IN13C-1852
Data Citation Concept for CMIP6

Monday, 14 December 2015
Poster Hall (Moscone South)
Martina Stockhause1, Frank Toussaint1, Michael Lautenschlager1 and Bryan Lawrence2, (1)DKRZ German Climate Computing Centre, Data Management, Hamburg, Germany, (2)University of Reading, Reading, RG6, United Kingdom
Abstract:
There is a broad consensus among data centers and scientific publishers on Force 11's 'Joint Declaration of Data Citation Principles'. To put these principles into operation is not always as straight forward.

The focus for CMIP6 data citations lies on the citation of data created by others and used in an analysis underlying the article. And for this source data usually no article of the data creators is available ('stand-alone data publication'). The planned data citation granularities are model data (data collections containing all datasets provided for the project by a single model) and experiment data (data collections containing all datasets for a scientific experiment run by a single model).

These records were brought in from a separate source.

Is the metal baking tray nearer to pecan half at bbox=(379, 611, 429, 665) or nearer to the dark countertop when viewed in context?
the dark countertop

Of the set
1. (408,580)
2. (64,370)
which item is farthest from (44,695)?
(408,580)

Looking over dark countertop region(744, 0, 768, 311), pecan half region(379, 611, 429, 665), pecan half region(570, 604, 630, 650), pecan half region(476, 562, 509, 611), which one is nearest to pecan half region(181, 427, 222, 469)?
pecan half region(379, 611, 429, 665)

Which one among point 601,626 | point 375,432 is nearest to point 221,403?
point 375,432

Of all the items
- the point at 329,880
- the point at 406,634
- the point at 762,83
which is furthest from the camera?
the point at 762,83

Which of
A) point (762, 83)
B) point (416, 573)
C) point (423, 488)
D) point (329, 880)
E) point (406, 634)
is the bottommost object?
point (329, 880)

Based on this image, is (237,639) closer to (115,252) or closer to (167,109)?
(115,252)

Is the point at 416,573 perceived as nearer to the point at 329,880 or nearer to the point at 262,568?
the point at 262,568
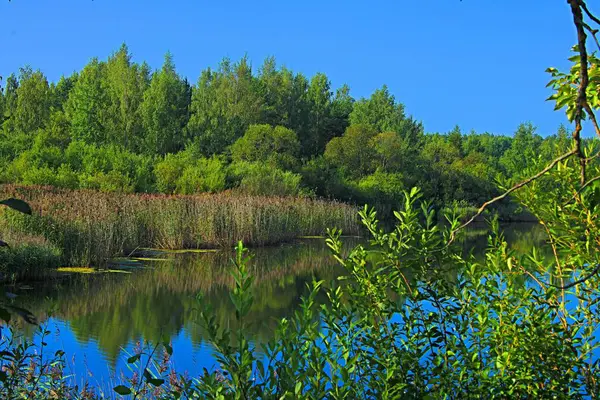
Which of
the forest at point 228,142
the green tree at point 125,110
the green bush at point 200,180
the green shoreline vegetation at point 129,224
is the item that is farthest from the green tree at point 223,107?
the green shoreline vegetation at point 129,224

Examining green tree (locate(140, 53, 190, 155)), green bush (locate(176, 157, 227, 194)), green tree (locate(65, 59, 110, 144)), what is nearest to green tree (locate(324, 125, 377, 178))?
green tree (locate(140, 53, 190, 155))

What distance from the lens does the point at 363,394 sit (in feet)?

In case of large international projects or activities like CMIP, the data is commonly stored and disseminated by multiple repositories in a federated data infrastructure such as the Earth System Grid Federation (ESGF). The individual repositories are subject to different institutional and national policies. A Data Management Plan (DMP) will define a certain standard for the repositories including data handling procedures.

Another aspect of CMIP data, relevant for data citations, is its dynamic nature. For such large data collections, datasets are added, revised and retracted for years, before the data collection becomes stable for a data citation entity including all model or simulation data. Thus, a critical issue for ESGF is data consistency, requiring thorough dataset versioning to enable the identification of the data collection in the cited version. Currently, the ESGF is designed for accessing the latest dataset versions. Data citation introduces the necessity to support older and retracted dataset versions by storing metadata even beyond data availability (data unpublished in ESGF).

Apart from ESGF, other infrastructure components exist for CMIP, which provide information that has to be connected to the CMIP6 data, e.g. ES-DOC providing information on models and simulations and the IPCC Data Distribution Centre (DDC) storing a subset of data together with available metadata (ES-DOC) for the long-term reuse of the interdisciplinary community. Other connections exist to standard project vocabularies, to personal identifiers (e.g. ORCID), or to data products (including provenance information).